◆ Required work: How many lines in the data below contain the string "pixel"? Reply with the number only.

Records of spatial reasoning questions

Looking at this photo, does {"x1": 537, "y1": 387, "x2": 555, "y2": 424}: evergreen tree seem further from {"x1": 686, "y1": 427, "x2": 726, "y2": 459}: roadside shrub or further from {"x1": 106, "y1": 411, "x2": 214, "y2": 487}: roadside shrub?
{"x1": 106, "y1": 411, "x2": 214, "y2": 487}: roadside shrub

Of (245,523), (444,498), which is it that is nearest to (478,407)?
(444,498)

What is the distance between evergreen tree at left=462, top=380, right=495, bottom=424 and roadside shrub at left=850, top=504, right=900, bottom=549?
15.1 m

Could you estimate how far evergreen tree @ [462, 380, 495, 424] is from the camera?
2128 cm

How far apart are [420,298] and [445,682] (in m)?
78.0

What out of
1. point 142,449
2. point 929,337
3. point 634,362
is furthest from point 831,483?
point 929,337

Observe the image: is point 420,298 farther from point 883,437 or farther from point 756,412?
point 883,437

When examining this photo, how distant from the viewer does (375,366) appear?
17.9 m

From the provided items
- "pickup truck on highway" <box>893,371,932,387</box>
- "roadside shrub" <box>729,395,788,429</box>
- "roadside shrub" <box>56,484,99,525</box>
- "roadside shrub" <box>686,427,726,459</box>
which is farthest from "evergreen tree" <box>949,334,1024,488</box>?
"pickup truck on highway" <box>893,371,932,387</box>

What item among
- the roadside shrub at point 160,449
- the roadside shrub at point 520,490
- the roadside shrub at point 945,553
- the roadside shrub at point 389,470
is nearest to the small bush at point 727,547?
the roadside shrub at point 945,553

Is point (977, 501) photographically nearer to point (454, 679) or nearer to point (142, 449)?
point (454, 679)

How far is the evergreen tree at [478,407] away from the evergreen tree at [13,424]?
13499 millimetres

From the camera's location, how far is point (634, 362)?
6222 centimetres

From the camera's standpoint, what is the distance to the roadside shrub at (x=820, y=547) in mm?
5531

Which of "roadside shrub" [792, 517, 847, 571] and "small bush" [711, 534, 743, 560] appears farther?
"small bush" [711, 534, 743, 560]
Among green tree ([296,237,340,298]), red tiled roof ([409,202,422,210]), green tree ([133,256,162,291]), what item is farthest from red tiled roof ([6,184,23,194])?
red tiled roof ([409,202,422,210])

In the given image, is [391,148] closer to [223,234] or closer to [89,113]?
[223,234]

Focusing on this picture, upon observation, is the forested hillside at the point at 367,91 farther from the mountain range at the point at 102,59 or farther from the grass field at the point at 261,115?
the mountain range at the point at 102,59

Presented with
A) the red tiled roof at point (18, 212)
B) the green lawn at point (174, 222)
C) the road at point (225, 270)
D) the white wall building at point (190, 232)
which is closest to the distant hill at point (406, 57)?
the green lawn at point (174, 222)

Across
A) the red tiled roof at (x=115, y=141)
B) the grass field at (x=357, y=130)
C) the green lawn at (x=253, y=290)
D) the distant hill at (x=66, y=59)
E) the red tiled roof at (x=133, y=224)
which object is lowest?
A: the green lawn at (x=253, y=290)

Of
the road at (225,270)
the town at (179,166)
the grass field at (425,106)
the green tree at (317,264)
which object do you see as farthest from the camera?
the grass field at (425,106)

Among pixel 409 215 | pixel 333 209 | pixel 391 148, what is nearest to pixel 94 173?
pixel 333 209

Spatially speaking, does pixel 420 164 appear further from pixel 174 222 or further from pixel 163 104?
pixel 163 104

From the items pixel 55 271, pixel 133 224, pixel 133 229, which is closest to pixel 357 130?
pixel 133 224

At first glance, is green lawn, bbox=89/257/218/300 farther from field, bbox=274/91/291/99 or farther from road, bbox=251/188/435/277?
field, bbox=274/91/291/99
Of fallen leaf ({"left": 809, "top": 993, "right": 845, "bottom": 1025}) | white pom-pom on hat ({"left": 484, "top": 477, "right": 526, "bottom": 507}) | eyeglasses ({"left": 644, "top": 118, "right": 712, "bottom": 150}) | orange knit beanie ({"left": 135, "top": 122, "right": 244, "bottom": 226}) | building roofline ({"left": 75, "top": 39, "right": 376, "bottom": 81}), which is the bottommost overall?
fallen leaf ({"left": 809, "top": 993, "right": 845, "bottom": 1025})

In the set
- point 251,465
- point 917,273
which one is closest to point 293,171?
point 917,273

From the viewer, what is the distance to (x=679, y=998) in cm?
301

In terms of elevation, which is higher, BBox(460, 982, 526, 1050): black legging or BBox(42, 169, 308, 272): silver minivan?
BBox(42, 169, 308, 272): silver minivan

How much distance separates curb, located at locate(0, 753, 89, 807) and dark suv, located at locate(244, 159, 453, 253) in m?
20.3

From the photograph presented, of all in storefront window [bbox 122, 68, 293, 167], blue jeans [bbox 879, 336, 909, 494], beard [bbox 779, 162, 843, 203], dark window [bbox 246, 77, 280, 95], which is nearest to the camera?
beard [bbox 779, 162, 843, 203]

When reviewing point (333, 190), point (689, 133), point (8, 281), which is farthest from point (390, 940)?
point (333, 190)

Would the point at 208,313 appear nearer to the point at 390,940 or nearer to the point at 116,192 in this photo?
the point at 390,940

◆ Finished answer: 6